**WORK ORDER:** Please go line by line and repeat the data below exactly, with no images.

**ENTRIES SHOWN:**

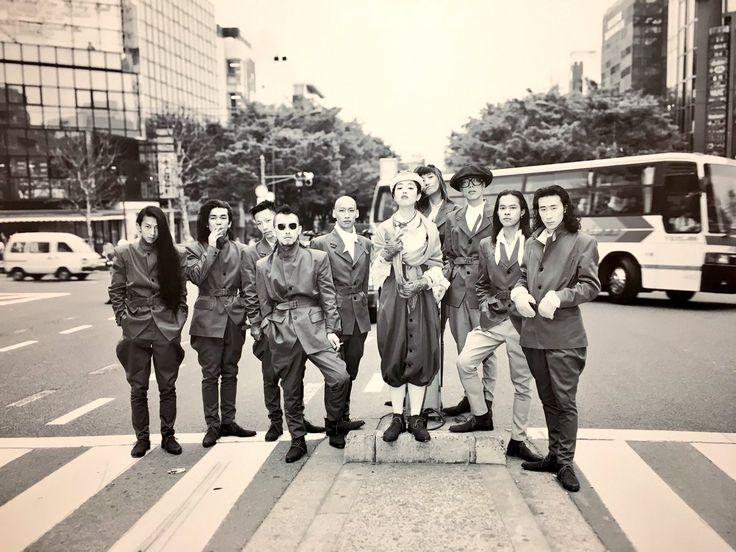 "KENALI FASHION JEPANG PADA TAHUN 1980-1989 │FASHION JEPANG  Berita Fashion Jepang – ""Street Fashion"" adalah sebuah pemikiran gaya fashion yang mengambil dari berbagai informasi sekitar seperti dari musik, olah raga, fashion, dan sejenisnya, mengekspresikan diri mereka melalui pakaian mereka. Lembaga riset fashion and culture ""ACROSS"" berdiri di jalan Shibuya, Harajuku, Shinjuku pada tanggal 9 Agustus 1980. Sejak itu, setiap hari Sabtu pertama pada setiap bulannya lembaga tersebut mengamati…"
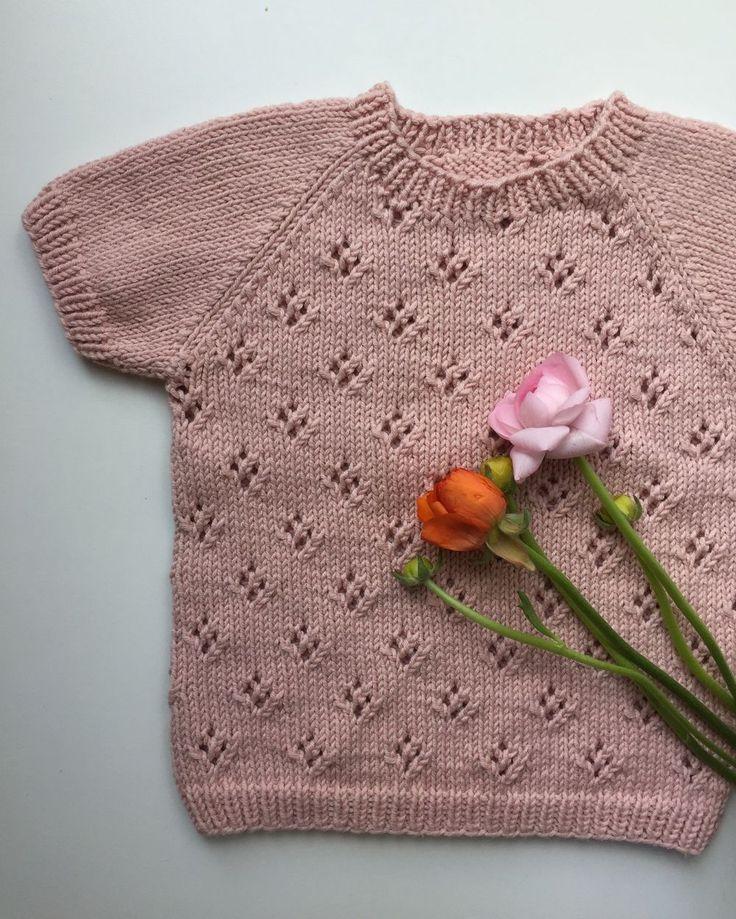 Produktet Rigmors Sommerbluse sælges af PetiteKnit i din Tictail-shop.  Tictail lader dig skabe en smuk online shop gratis - tictail.com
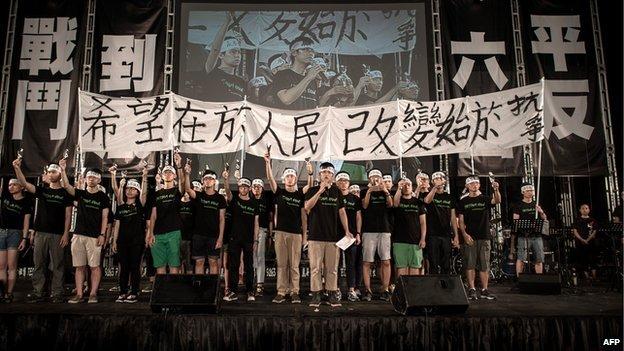 Tiananmen 25: 180,000 Join Hong Kong Vigil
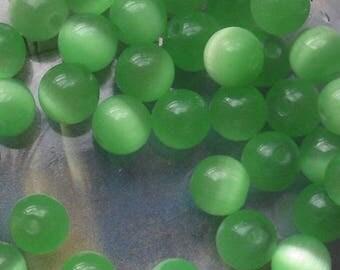 6 ROUND BEADS 8 MM GREEN GLASS CAT'S EYE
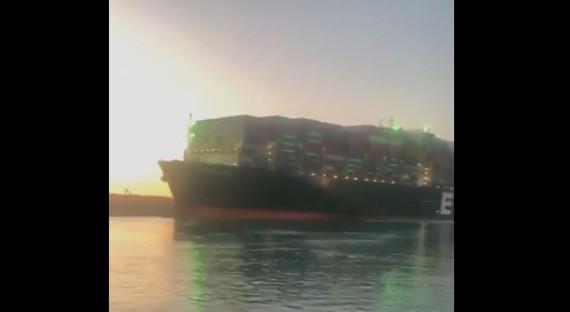 Tàu đã dần dịch chuyển ra xa phần bờ phía Tây của kênh đào Suez. Ảnh cắt từ video: Twitter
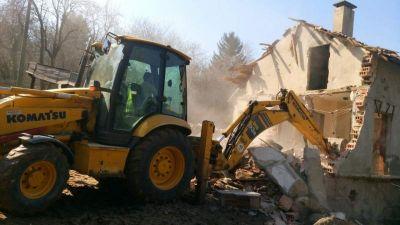Събаряне на сгради - Изображение 2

**PROBLEM SOLUTION:**
 "KENALI FASHION JEPANG PADA TAHUN 1980-1989 │FASHION JEPANG  Berita Fashion Jepang – ""Street Fashion"" adalah sebuah pemikiran gaya fashion yang mengambil dari berbagai informasi sekitar seperti dari musik, olah raga, fashion, dan sejenisnya, mengekspresikan diri mereka melalui pakaian mereka. Lembaga riset fashion and culture ""ACROSS"" berdiri di jalan Shibuya, Harajuku, Shinjuku pada tanggal 9 Agustus 1980. Sejak itu, setiap hari Sabtu pertama pada setiap bulannya lembaga tersebut mengamati…"
 Produktet Rigmors Sommerbluse sælges af PetiteKnit i din Tictail-shop.  Tictail lader dig skabe en smuk online shop gratis - tictail.com
 Tiananmen 25: 180,000 Join Hong Kong Vigil
 6 ROUND BEADS 8 MM GREEN GLASS CAT'S EYE
 Tàu đã dần dịch chuyển ra xa phần bờ phía Tây của kênh đào Suez. Ảnh cắt từ video: Twitter
Събаряне на сгради - Изображение 2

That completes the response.